La Navidad vuelve a iluminar nuestro mundo con la luz humilde y poderosa del Niño nacido en Belén. En medio de la noche, en un pesebre sencillo, Dios se hace carne y habita entre nosotros. No viene con estruendo ni con poder humano, sino con la fragilidad de un niño que, envuelto en pañales, nos revela el misterio más grande: el amor de un Dios que se humaniza para mostrarnos el camino de la verdadera humanidad, viene para salvarnos.
Al contemplar el nacimiento del Señor, no podemos olvidar el contexto en el que vivimos. Nuestro mundo está marcado por divisiones, conflictos y guerras que desgarran pueblos y familias. También por la pobreza que excluye, por la injusticia que margina y por la desigualdad que hiere la dignidad de tantos hermanos. Frente a todo ello, la Navidad se alza como un mensaje de unidad y reconciliación. El Niño de Belén nos invita a derribar muros y tender puentes, a reconocernos como hijos de un mismo Padre y miembros de una misma familia humana.
No es ajeno a nosotros
La escena del Belén nos habla con fuerza. María, la Madre, nos enseña a acoger con fe y confianza los planes de Dios, incluso cuando parecen incomprensibles. José, el hombre justo, nos muestra la obediencia silenciosa y la entrega generosa. Los pastores, sencillos y pobres, nos recuerdan que el Evangelio es primero para los humildes y que ellos son los privilegiados del Reino. Los animales, testigos mudos, nos evocan la creación entera que participa del gozo de la Encarnación. Y los Magos de Oriente, buscadores incansables de la verdad, nos invitan a ser peregrinos que no se conforman con las sombras, sino que siguen la estrella hasta encontrar al Dios vivo.

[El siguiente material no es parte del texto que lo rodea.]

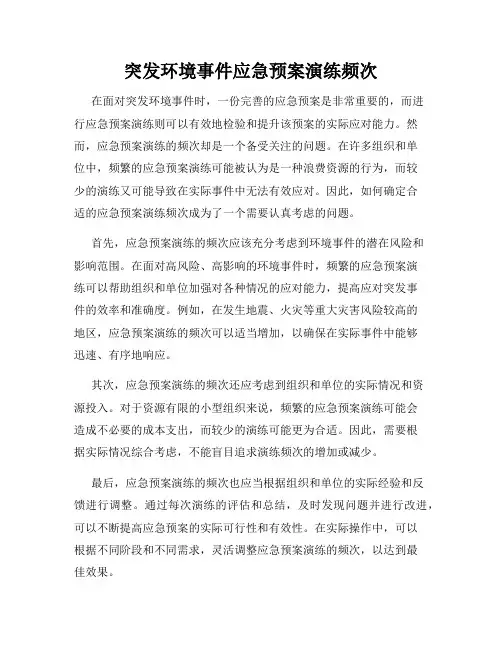 突发环境事件应急预案演练频次

在面对突发环境事件时，一份完善的应急预案是非常重要的，而进行应急预案演练则可以有效地检验和提升该预案的实际应对能力。然而，应急预案演练的频次却是一个备受关注的问题。在许多组织和单位中，频繁的应急预案演练可能被认为是一种浪费资源的行为，而较少的演练又可能导致在实际事件中无法有效应对。因此，如何确定合适的应急预案演练频次成为了一个需要认真考虑的问题。

首先，应急预案演练的频次应该充分考虑到环境事件的潜在风险和影响范围。在面对高风险、高影响的环境事件时，频繁的应急预案演练可以帮助组织和单位加强对各种情况的应对能力，提高应对突发事件的效率和准确度。例如，在发生地震、火灾等重大灾害风险较高的地区，应急预案演练的频次可以适当增加，以确保在实际事件中能够迅速、有序地响应。

其次，应急预案演练的频次还应考虑到组织和单位的实际情况和资源投入。对于资源有限的小型组织来说，频繁的应急预案演练可能会造成不必要的成本支出，而较少的演练可能更为合适。因此，需要根据实际情况综合考虑，不能盲目追求演练频次的增加或减少。

最后，应急预案演练的频次也应当根据组织和单位的实际经验和反馈进行调整。通过每次演练的评估和总结，及时发现问题并进行改进，可以不断提高应急预案的实际可行性和有效性。在实际操作中，可以根据不同阶段和不同需求，灵活调整应急预案演练的频次，以达到最佳效果。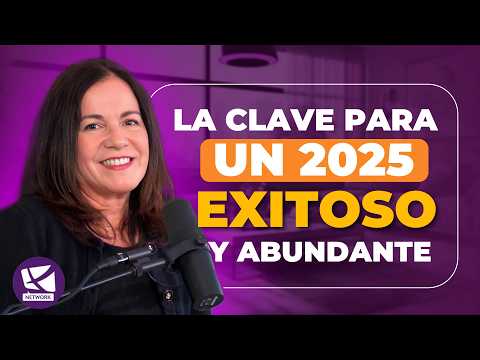 LA CLAVE PARA
UN 2025
EXITOSO
Y ABUNDANTE

NETWORK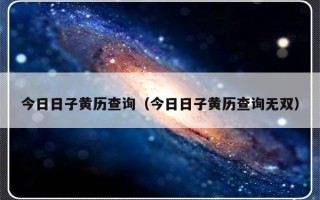 今日日子黄历查询（今日日子黄历查询无双）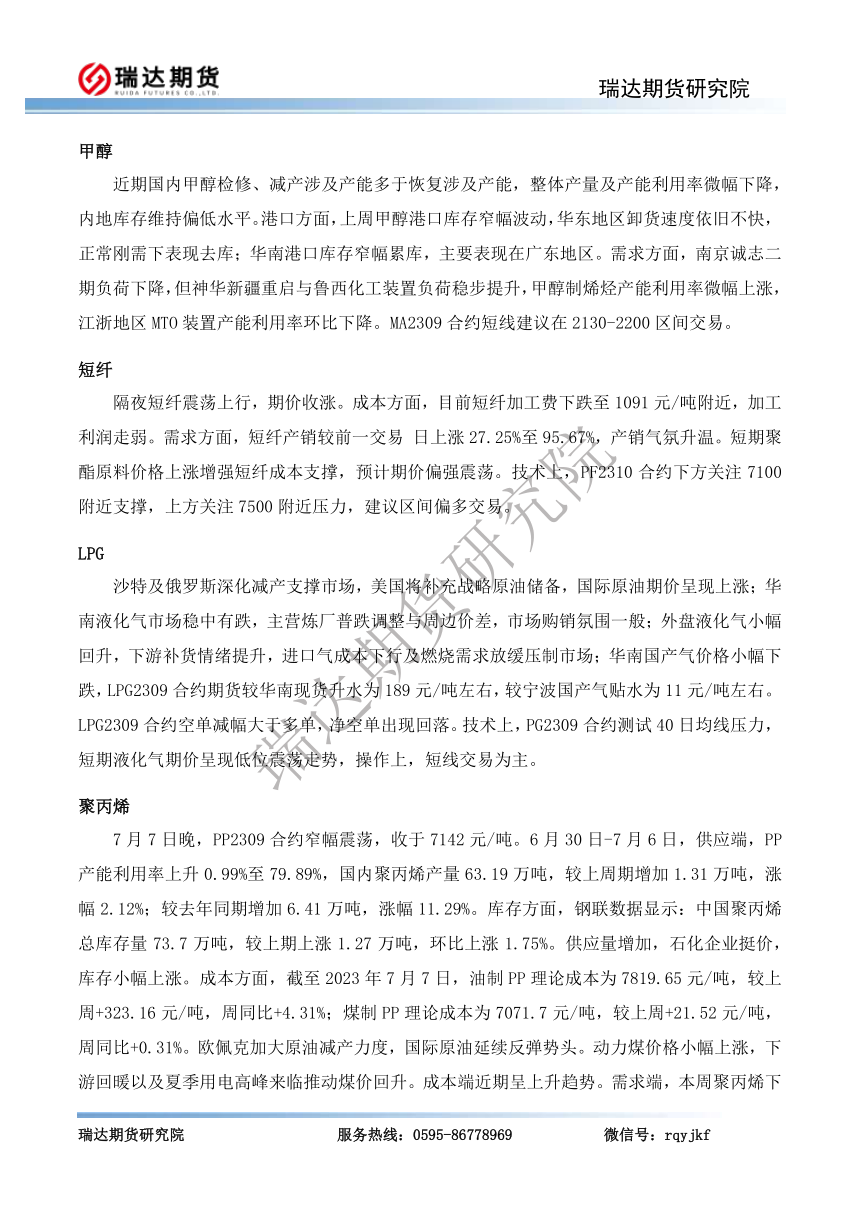 瑞达期货
RUIDA FUTURES CO.,LTD.

瑞达期货研究院

甲醇

近期国内甲醇检修、减产涉及产能多于恢复涉及产能，整体产量及产能利用率微幅下降，内地库存维持偏低水平。港口方面，上周甲醇港口库存窄幅波动，华东地区卸货速度依旧不快，正常刚需下表现去库；华南港口库存窄幅累库，主要表现在广东地区。需求方面，南京诚志二期负荷下降，但神华新疆重启与鲁西化工装置负荷稳步提升，甲醇制烯烃产能利用率微幅上涨，江浙地区 MTO 装置产能利用率环比下降。MA2309 合约短线建议在 2130-2200 区间交易。

短纤

隔夜短纤震荡上行，期价收涨。成本方面，目前短纤加工费下跌至 1091 元/吨附近，加工利润走弱。需求方面，短纤产销较前一交易 日上涨 27.25%至 95.67%，产销气氛升温。短期聚酯原料价格上涨增强短纤成本支撑，预计期价偏强震荡。技术上，PF2310 合约下方关注 7100 附近支撑，上方关注 7500 附近压力，建议区间偏多交易。

LPG

沙特及俄罗斯深化减产支撑市场，美国将补充战略原油储备，国际原油期价呈现上涨；华南液化气市场稳中有跌，主营炼厂普跌调整与周边价差，市场购销氛围一般；外盘液化气小幅回升，下游补货情绪提升，进口气成本下行及燃烧需求放缓压制市场；华南国产气价格小幅下跌，LPG2309 合约期货较华南现货升水为 189 元/吨左右，较宁波国产气贴水为 11 元/吨左右。LPG2309 合约空单减幅大于多单，净空单出现回落。技术上，PG2309 合约测试 40 日均线压力，短期液化气期价呈现低位震荡走势，操作上，短线交易为主。

聚丙烯

7 月 7 日晚，PP2309 合约窄幅震荡，收于 7142 元/吨。6 月 30 日-7 月 6 日，供应端，PP 产能利用率上升 0.99%至 79.89%，国内聚丙烯产量 63.19 万吨，较上周期增加 1.31 万吨，涨幅 2.12%；较去年同期增加 6.41 万吨，涨幅 11.29%。库存方面，钢联数据显示：中国聚丙烯总库存量 73.7 万吨，较上期上涨 1.27 万吨，环比上涨 1.75%。供应量增加，石化企业挺价，库存小幅上涨。成本方面，截至 2023 年 7 月 7 日，油制 PP 理论成本为 7819.65 元/吨，较上周+323.16 元/吨，周同比+4.31%；煤制 PP 理论成本为 7071.7 元/吨，较上周+21.52 元/吨，周同比+0.31%。欧佩克加大原油减产力度，国际原油延续反弹势头。动力煤价格小幅上涨，下游回暖以及夏季用电高峰来临推动煤价回升。成本端近期呈上升趋势。需求端，本周聚丙烯下

瑞达期货研究院

瑞达期货研究院　　服务热线：0595-86778969　　微信号：rqyjkf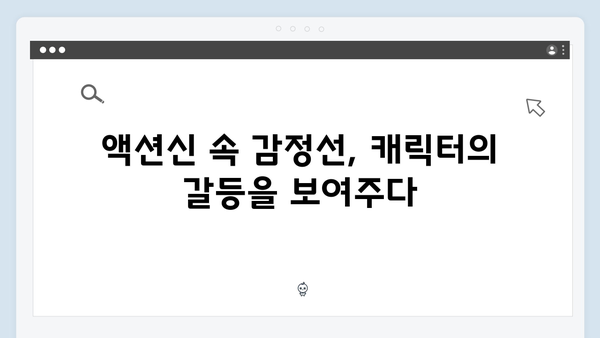 액션신 속 감정선, 캐릭터의 갈등을 보여주다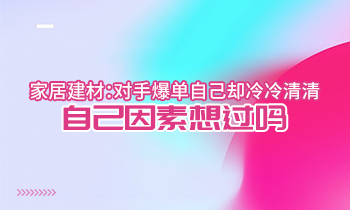 家居建材:对手爆单自己却冷冷清清
自己因素想过吗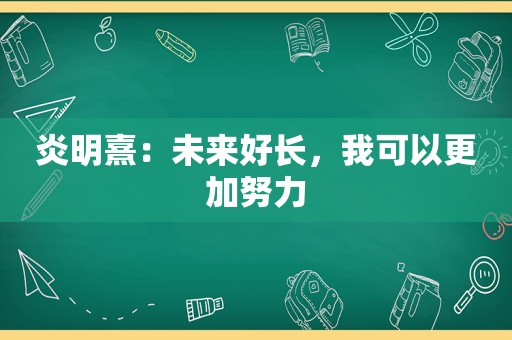 炎明熹：未来好长，我可以更加努力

Todos ellos forman parte de un cuadro que es también nuestra propia vida. El Misterio de Belén no es ajeno a nosotros, ni a nuestra cotidianidad. Todo lo que contemplamos en el Evangelio es nuestra propia vida iluminada por una luz siempre nueva y sorprendente. Belén habla al corazón, porque es Dios quien habla en nuestro lenguaje, porque lo podemos entender, incluso lo podemos tocar. La Navidad nos recuerda que no estamos solos: Dios mismo se hace compañero de nuestro camino.
La verdadera grandeza
Queridos hermanos, en nuestra sociedad vemos cómo la polarización y la prepotencia dividen corazones y comunidades. El Niño de Belén nos ofrece otra lógica: la del amor que se entrega en humildad, una humildad que sana los corazones desgarrados. Navidad es la proclamación de que la verdadera grandeza no está en dominar, sino en servir; no en imponerse, sino en amar. Es el anuncio de que la paz comienza en cada uno de nosotros, cuando dejamos que Cristo nazca en nosotros.
Os exhorto, a mirar al que nace en Belén. Él es nuestra esperanza y nuestra salvación. Él también nos revela el camino que quiere para nosotros como Iglesia. La diócesis de Getafe está llamada a ser un Belén vivo, donde cada comunidad sea un lugar en el que Dios pueda nacer y transformar la realidad.
Pasamos momentos difíciles que nos hacen sufrir, hemos de acogerlos como posibilidad de conversión y de renovación. Navidad es el momento de mirar más allá de nosotros mismos y de nuestros problemas, y poner el corazón en lo verdaderamente importante: en Dios y en los hermanos. El Niño que nace nos recuerda que la vida, incluso en su fragilidad, es siempre un don y una oportunidad para amar.
Queridos hermanos, “Peregrinos de esperanza, vayamos a su encuentro –al de Jesús-. Abrámosle las puertas de nuestro corazón. Abrámosle las puertas de nuestro corazón, como Él nos ha abierto de par en par la puerta del suyo” (Papa Francisco, Mensaje de Navidad 2024).
Os deseo a todos una Santa y Feliz Navidad y año nuevo lleno de Gracia.